南雲這十幾年來,有過少時的歡愉,也有過早幾年的坎坷多磨,但無論是在何時,她都未曾料到自己會遇上蕭元景這麼個人。如今塵埃落定,能留在他身邊安安靜靜地生活,倒也不錯。
她有一搭沒一搭地想著,不知不覺中,便睡了過去。
第二日天剛亮,南雲便早早地醒了過來,她如今早就養成了習慣,除非是有什麼事情耽擱,不然總是睡得也早醒的也早。
梳洗之後,她又換了件月白色的齊腰襦裙,趕去了前院。
南雲到臥房時,蕭元景仍舊躺在榻上並沒起身,她輕手輕腳地走近了些,才發現他不知何時已經醒了,只是並沒讓人來伺候罷了。
蕭元景懶散地翻了個身,半睜著眼,含笑地同她道:“你醒得倒早。”
“這幾年都是這樣,成了習慣,一到點便醒了。”南雲解釋了句,而後到一旁去為他翻找衣裳。
蕭元景撐著坐起身來,漫不經心地說了句:“我今日要入宮去。”
南雲應了聲,將挑出來的衣裳又放了回去,轉而換了套正經入宮穿的,替他來更衣。
蕭元景只說了這麼一句,並沒多提自己要入宮做什麼的,他也不見著急,慢悠悠地同南雲吃了早飯,又練了兩張字,方才帶著順子進了宮。
臨行前,他又同南雲說道:“去風荷院看看。終歸是你的大事,上點心,缺什麼想要什麼儘管提。”
這話蕭元景已經說了數次,但這次卻有些不同,南雲怔了一瞬,隨即低低地應了聲。
無論是對哪個姑娘家而言,婚姻大事的確是重中之重,尚在閨中之時就要著手準備了,攢嫁妝、繡嫁衣,滿是期待地等候著。
就算是折騰了些、麻煩了些,心中也都是甜的。
南雲也有過這樣的時候。當年同方家定親後,母親便花了筆銀子給她買了極好的紅綢來,還催著她快些練女紅,好給自己繡嫁衣。
但她的女紅還沒練熟,家中就出了事,一直耽擱了下來。
後來方家退婚後,她哭了一場,便直接將那紅綢翻出來賣了當鋪,對這所謂的婚姻大事再沒半點期許。
所以不管蕭元景讓人給她添置了多少東西,她都提不起興致來去親自看上一眼。
可如今蕭元景發了話,她就沒有再推脫的道理,畢竟若真是看都不看,趕明兒蕭元景知道了,八成又是要生氣的。

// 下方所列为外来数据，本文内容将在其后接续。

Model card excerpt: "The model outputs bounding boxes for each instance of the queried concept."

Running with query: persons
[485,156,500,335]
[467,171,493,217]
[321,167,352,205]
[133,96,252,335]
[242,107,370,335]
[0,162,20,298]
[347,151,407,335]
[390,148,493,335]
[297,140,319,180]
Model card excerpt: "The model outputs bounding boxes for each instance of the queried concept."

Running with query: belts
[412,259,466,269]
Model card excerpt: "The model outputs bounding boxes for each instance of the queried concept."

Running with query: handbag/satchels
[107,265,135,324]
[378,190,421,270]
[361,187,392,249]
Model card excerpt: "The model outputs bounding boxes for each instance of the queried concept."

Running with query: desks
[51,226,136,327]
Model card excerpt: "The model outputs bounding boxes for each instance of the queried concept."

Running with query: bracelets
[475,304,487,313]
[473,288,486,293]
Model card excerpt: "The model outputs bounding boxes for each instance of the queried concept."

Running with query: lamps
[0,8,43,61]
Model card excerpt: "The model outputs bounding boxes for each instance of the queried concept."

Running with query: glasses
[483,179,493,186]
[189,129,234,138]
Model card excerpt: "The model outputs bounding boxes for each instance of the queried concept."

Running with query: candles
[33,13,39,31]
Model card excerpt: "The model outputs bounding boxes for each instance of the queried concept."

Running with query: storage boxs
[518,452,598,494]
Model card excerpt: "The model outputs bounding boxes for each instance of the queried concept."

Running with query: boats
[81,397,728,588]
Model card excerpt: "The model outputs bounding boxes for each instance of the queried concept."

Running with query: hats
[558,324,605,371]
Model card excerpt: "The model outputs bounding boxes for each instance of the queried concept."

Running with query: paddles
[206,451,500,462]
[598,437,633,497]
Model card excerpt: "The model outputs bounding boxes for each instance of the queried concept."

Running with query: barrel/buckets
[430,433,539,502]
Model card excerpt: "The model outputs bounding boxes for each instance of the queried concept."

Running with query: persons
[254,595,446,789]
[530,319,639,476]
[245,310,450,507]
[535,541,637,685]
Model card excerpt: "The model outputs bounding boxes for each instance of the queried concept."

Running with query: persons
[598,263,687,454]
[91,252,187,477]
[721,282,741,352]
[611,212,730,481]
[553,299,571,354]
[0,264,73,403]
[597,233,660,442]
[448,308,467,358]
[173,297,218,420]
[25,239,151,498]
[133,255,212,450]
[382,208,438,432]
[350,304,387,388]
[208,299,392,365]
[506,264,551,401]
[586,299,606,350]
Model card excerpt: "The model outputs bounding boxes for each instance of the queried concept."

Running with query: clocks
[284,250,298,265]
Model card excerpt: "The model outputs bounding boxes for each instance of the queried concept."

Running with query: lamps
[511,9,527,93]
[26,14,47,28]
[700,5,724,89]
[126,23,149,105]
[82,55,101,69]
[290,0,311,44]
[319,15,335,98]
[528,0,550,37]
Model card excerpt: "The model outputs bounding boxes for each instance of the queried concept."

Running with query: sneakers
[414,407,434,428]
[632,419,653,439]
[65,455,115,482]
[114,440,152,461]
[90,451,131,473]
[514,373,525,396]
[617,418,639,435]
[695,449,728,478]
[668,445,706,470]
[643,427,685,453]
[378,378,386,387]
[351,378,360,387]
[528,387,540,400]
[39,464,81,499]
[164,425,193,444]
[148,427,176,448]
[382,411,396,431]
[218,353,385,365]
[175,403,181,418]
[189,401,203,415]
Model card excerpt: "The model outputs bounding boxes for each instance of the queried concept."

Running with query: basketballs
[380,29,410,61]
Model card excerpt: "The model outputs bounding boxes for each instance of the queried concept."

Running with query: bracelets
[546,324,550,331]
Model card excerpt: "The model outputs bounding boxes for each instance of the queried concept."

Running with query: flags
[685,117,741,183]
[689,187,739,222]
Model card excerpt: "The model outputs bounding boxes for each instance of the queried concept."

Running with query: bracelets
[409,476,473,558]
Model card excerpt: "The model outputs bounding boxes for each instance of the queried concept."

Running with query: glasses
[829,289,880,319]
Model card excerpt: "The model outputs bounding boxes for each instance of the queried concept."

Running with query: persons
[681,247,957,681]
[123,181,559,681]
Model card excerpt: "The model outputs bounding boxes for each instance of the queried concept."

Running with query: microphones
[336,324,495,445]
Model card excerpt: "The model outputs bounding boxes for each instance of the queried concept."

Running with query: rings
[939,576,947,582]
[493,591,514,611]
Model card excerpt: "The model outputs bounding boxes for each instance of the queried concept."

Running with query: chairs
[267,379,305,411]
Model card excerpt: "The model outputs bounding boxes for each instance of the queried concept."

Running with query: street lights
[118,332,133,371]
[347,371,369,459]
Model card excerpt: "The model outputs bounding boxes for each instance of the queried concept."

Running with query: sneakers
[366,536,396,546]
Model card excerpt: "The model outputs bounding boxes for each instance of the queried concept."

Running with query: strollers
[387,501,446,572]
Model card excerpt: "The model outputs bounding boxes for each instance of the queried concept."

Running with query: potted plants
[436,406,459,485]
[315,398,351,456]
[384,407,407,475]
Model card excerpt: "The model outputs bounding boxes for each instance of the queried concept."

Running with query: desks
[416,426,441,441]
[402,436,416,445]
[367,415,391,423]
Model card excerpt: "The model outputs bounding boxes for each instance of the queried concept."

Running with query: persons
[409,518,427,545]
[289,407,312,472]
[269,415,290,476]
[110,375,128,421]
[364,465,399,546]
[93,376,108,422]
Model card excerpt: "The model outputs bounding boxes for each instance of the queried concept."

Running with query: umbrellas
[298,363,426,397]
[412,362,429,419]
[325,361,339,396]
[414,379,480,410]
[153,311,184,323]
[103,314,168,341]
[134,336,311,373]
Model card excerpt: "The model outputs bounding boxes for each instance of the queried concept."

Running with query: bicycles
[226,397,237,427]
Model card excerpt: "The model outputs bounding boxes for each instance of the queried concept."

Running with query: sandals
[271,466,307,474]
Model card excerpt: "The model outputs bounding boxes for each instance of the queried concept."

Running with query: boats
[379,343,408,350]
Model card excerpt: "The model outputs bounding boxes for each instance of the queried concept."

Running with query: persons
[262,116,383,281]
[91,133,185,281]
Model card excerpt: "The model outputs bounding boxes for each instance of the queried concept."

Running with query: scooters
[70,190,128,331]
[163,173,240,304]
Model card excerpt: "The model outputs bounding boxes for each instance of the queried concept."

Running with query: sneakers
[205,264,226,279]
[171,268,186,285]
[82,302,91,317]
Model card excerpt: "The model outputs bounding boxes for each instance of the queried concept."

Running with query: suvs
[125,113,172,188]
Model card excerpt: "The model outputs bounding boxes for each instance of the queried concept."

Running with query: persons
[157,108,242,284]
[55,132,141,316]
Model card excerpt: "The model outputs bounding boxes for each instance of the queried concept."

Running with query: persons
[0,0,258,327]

南雲送走了蕭元景後,又在正院磨蹭了會兒,便準備到風荷院去走一趟。
說來也巧,她才出正院,迎面就遇上了梁氏。
梁氏仍舊是往常的打扮,只是臉上的妝略重了些,可饒是如此,也仍舊沒辦法全然遮蓋住臉上的頹色。若是離得近些再細看,還會發現她眼底的紅血絲,顯然是昨夜並未睡好。
但她臉上卻仍舊端著八風不動的笑意,一見到南雲,便先道了賀。
這幾日來,蕭元景著人收拾了風荷院,又讓人去金玉樓添置女子的衣裳首飾等物,雖沒明說,可有人之心私下打探打探,便能知道是為著什麼了。
梁氏本就是個訊息靈通的,隨即便知曉了蕭元景準備立南云為側妃的事情。昨日南雲剛回府,她沒敢來打擾,今日一早得知蕭元景進宮後,便緊趕慢趕地來找南雲了。
早前梁氏待南雲總是有些居高臨下的意味,如今倒是徹底轉了態度,愈發親近熱絡了,言辭間也再沒了頤指氣使。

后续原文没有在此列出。